Brezina meets regularly with the mental health coach. “The main problem was that I always used to tell myself, ‘I have to do this,’ instead of, ‘I want to do this,” Brezina shared. “It brings you down. Telling yourself, ‘I want to do this,’ because you do it every day, and you just want to have fun with it, gives you a different energy.”
The counseling work supports his regular training with coach Rafael Arutunian. “Rafael, and his persuasive talking, and making you do things the way that he wants things done, I already understand,” said Brezina. “It’s just finding the mental strength to do it, even when you’re tired, or you might be nervous. Working with the mental health coach helped a lot. When I talk to him, it makes me realize that you don’t have to be perfect. For athletes on our level, sometimes we think we can do it [all] ourselves. You can’t. Sometimes there’s something in your heart that just doesn’t allow you to get over that hump–until you talk to someone who explains it in a different way.”
At U.S. International Classic, Brezina tweaked his back in practice after the short program and felt worried. “I called [the coach] right after,” Brezina said. “He made me realize that it’s not important. You practiced for this. The fact that your back hurts a little should not change your mental preparedness for the competition.” He rallied to deliver a good, if not perfect, long program.
Brezina admitted that he wonders how his career might have been different, had he begun working earlier with a mental health coach. “Who knows where I could have been, if I had him at Worlds last year?” Brezina pondered. “Or at 2020 Europeans, when I was first after the short [program]? Or when I was second in the [short program at 2012 Worlds] in Nice? I went into it like: ‘I need to prove something, and I need to show everybody.’ If I’d had someone who could tell me: ‘Listen. Just enjoy it. Don’t think about what you’re doing. Think about how you’re doing it.’”

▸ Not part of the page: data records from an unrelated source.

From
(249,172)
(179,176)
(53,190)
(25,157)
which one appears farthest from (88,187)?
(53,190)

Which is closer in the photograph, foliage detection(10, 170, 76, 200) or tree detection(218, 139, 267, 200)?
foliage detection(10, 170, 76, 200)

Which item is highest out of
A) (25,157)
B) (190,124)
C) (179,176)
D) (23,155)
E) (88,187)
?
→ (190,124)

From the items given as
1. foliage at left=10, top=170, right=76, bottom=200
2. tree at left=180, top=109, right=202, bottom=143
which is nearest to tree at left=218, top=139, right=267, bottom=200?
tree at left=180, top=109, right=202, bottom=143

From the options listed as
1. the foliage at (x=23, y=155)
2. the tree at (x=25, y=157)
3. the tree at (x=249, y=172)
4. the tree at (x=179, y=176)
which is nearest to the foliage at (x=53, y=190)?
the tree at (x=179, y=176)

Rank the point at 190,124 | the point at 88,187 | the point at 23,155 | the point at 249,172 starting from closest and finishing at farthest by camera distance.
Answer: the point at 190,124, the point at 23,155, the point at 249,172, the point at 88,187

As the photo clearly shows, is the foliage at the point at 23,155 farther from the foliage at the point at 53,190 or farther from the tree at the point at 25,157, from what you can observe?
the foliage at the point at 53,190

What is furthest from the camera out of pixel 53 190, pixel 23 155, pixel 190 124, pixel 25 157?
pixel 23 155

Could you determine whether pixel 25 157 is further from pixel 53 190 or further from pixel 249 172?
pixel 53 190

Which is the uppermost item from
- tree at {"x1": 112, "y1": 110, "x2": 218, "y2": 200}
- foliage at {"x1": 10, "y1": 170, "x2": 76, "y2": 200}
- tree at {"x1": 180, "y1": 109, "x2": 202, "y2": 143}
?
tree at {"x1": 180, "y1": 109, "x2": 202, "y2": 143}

But there’s no turning back. So Brezina focuses on the future. “Every competition, I’m just trying to see [what to] work on,” he said. “To make sure that when I go to the Olympics, I skate not even for a result, but just to skate, to make myself happy, to know that I did everything in my own possibilities, to skate the best that I could.”
That’s the Olympic moment that Michal Brezina is hoping for.